その流れのなかで、日本人選手を早い段階で獲得しているという気もします」

 

   福西1
 

 宮澤氏があげた「規律」というキーワードは、福西氏も「両国の共通項」と指摘する。

ドイツのサッカーを肌で感じているだけに、福西氏の言葉には説得力がある。

「外国人選手って、ガチガチぶつかられるのを嫌がるんですけど、

それを何度もやられるともっと嫌がる。

執拗にマークをされた選手が、イライラして報復プレーをしたりするでしょう? 

あれはまさにそういうことで。ドイツ的な高さやパワーに対抗するのは難しいけれど、

日本人選手は運動量があって、同じことを何度も繰り返すことができる。

一般的に高さとかパワーで相手を上回るのは難しくても、

そういうところで十分に補えると思うんですね」

 181センチの福西氏は、現役時代に“大型ボランチ”と呼ばれた。

その彼でも、高さや強さでは対抗しきれなかったのだろうか。

「ううん、そうですえ……」と、福西氏は慎重に口を開いた。

 「ドイツ代表のようなチームと対戦するときに、自分が大きいとか強いと感じたことはなかったです。
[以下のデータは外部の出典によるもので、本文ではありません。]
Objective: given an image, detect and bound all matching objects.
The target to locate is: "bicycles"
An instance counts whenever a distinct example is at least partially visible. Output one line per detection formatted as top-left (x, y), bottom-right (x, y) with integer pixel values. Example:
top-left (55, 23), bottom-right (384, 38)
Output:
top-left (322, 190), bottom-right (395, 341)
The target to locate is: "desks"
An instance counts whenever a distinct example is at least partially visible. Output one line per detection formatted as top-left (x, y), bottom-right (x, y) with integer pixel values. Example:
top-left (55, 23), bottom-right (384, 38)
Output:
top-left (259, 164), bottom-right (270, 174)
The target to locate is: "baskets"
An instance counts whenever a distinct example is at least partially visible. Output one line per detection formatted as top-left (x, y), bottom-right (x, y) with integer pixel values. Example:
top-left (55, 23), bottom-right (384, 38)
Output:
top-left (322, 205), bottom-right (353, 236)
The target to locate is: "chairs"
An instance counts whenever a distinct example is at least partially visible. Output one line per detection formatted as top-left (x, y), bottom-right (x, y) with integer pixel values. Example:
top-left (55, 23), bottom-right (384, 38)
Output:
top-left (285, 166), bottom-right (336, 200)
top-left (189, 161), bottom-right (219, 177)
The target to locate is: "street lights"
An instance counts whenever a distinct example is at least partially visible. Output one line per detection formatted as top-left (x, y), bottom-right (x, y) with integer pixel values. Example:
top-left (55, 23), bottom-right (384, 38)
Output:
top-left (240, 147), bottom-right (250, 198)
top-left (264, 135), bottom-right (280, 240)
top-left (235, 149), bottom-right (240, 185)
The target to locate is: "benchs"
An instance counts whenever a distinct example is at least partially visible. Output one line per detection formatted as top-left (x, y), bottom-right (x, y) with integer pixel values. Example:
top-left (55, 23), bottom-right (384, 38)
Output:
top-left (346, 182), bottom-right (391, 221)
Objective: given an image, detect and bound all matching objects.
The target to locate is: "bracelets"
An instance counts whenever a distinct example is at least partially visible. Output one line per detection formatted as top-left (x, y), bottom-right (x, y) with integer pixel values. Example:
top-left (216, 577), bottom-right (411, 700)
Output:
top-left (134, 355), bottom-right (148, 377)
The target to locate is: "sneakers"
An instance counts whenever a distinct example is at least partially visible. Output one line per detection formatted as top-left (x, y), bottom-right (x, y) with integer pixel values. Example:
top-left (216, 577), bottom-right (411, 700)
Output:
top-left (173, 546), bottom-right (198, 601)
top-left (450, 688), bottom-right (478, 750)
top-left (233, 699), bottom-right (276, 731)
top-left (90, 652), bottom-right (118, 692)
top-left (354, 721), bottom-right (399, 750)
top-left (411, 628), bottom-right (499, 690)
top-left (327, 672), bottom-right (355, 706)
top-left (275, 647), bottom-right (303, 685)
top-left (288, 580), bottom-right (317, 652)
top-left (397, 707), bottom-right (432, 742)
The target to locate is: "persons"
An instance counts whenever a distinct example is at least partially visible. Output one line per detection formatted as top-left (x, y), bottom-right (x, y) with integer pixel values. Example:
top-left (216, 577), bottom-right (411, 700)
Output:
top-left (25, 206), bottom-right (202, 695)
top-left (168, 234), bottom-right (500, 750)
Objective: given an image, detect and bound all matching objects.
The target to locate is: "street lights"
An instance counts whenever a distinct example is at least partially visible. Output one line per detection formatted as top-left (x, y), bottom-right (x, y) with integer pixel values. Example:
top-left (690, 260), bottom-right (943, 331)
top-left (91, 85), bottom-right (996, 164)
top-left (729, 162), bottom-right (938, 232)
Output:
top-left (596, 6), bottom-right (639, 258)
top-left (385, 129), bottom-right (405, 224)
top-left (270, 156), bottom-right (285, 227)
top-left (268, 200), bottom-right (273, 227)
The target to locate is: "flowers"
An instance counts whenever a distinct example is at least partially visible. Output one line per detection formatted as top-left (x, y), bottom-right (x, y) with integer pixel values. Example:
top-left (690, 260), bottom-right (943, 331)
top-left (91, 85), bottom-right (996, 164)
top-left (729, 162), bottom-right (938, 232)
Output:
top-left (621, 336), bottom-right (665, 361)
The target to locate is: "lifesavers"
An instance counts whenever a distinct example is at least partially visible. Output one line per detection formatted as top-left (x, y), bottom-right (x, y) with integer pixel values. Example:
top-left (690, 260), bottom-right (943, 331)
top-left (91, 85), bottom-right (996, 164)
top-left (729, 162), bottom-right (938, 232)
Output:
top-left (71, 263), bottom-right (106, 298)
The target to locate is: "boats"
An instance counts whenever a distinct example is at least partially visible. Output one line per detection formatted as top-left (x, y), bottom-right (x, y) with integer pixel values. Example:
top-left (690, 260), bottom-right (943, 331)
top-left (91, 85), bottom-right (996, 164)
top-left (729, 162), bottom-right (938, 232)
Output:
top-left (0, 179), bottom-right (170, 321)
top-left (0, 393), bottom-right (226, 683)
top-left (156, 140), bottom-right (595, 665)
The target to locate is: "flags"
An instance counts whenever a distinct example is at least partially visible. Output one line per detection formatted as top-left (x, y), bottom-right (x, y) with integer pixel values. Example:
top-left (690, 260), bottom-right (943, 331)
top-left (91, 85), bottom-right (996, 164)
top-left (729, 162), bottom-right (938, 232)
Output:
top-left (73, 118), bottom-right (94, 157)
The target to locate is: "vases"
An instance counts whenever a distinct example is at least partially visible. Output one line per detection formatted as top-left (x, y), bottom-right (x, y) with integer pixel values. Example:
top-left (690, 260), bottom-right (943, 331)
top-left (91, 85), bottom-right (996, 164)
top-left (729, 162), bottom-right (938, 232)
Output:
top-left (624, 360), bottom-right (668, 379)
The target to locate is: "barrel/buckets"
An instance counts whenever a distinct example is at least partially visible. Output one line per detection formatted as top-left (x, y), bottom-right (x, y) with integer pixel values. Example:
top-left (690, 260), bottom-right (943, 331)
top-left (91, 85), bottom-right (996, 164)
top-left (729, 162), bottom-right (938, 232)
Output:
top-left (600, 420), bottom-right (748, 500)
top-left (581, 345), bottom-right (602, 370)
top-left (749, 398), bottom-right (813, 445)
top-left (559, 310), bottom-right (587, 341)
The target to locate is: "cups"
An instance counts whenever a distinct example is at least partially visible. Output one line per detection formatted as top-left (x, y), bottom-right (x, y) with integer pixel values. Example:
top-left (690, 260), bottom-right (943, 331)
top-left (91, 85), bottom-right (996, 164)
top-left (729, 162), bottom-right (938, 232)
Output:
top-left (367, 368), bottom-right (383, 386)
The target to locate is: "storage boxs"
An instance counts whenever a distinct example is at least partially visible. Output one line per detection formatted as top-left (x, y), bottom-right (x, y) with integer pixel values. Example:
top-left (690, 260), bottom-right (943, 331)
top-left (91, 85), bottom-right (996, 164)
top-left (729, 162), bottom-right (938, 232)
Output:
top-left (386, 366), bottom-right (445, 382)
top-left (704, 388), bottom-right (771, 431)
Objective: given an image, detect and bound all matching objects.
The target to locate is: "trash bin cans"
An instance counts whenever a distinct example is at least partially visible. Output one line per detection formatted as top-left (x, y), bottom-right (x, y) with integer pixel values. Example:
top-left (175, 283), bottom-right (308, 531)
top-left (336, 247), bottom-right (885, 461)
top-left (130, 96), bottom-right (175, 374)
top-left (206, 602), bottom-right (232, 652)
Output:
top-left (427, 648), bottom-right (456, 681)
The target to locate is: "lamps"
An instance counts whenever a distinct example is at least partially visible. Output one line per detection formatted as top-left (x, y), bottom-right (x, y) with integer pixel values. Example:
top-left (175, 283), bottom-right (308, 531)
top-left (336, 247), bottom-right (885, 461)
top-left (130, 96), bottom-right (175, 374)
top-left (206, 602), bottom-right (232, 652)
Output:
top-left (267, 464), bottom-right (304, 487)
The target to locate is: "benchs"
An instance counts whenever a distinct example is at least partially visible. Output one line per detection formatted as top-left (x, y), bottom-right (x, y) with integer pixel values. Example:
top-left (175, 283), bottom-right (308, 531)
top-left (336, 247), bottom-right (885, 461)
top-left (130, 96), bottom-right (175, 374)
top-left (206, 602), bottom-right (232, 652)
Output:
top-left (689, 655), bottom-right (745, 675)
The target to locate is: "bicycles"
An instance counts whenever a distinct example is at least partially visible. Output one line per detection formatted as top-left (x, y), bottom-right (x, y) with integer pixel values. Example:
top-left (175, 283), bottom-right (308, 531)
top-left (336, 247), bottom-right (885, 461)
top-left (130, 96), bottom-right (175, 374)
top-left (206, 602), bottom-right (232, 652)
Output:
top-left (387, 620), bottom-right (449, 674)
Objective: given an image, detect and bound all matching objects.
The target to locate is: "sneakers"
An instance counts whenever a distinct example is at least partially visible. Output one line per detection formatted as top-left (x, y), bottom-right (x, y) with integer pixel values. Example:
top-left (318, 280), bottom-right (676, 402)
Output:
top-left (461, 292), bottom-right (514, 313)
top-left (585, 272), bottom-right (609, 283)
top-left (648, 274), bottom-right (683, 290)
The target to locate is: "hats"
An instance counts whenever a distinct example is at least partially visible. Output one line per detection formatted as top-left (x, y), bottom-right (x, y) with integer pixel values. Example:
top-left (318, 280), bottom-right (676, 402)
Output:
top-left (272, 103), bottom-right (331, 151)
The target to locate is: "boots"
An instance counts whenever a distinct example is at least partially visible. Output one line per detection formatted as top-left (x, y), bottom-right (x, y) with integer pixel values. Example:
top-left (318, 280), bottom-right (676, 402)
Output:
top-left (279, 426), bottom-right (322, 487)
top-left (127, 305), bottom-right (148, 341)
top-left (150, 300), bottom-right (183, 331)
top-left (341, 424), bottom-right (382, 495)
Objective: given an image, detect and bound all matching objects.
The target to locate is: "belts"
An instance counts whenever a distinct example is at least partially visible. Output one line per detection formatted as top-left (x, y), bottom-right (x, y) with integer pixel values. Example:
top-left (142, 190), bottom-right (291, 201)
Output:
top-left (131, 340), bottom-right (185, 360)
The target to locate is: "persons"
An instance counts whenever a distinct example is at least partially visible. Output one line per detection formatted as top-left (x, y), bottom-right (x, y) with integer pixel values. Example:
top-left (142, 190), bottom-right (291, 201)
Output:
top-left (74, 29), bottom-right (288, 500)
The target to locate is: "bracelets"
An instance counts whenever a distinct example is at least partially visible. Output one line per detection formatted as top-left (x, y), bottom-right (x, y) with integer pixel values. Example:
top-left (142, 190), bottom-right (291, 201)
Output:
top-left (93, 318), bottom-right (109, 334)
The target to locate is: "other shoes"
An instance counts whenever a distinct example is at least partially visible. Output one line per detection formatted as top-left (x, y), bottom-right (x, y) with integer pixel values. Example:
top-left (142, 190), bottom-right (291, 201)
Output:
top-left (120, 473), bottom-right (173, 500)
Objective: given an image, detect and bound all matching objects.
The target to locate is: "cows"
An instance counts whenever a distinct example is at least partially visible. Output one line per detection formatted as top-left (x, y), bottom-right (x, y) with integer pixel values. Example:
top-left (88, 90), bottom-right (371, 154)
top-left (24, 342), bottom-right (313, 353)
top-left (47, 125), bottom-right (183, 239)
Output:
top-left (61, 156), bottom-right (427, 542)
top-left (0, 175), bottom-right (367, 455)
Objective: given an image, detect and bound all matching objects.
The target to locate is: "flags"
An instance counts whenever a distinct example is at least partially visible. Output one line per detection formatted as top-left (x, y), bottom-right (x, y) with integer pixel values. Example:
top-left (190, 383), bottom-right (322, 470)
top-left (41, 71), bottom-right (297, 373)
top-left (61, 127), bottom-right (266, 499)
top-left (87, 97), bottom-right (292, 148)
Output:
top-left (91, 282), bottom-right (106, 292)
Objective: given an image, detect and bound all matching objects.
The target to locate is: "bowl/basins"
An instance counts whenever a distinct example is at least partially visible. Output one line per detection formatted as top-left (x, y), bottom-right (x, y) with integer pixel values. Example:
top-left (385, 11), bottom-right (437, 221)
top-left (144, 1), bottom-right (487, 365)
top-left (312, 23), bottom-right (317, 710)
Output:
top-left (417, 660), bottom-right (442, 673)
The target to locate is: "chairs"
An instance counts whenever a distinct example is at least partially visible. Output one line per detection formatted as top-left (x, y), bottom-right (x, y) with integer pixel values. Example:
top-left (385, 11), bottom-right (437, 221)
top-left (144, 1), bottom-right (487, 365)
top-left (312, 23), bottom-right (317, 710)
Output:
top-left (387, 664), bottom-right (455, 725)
むしろ、僕ぐらいのサイズでは低い、小さいという認識でした。

僕より身長が低い選手でも、肉体的な厚みが違うんです。

どっしりしている、と言えばいいですかね。フィジカルコンタクトが多いという意味で、

ディフェンスの選手が成功するにはそもそものハードルが高い。

これはもう遺伝とか骨格に関わってくることなので、

個人の努力ではどうしようもないところがあります」

 


(次回は宮澤ミッシェルさんが登場します)

 

 


(以下、第5回目へ続く)


[福西氏の注目選手①]バスティアン・シュバインシュタイガー(バイエルン・ミュンヘン)

 

「プレースタイルが変わったことにびっくり! 

 サイドアタッカーとしてデビューをしたのに、いまはセントラルミッドフィールダーですからね。

 年齢とともにポジションを下げていく選手は数多いですが、彼はまだ27歳。

 肉体的な衰えを経験でカバーする年齢でもないし、攻撃的なポジションでもまだまだやっていける。

 そういうなかでポジションを変え、なおかつすぐにフィットしたところに能力の高さを感じます。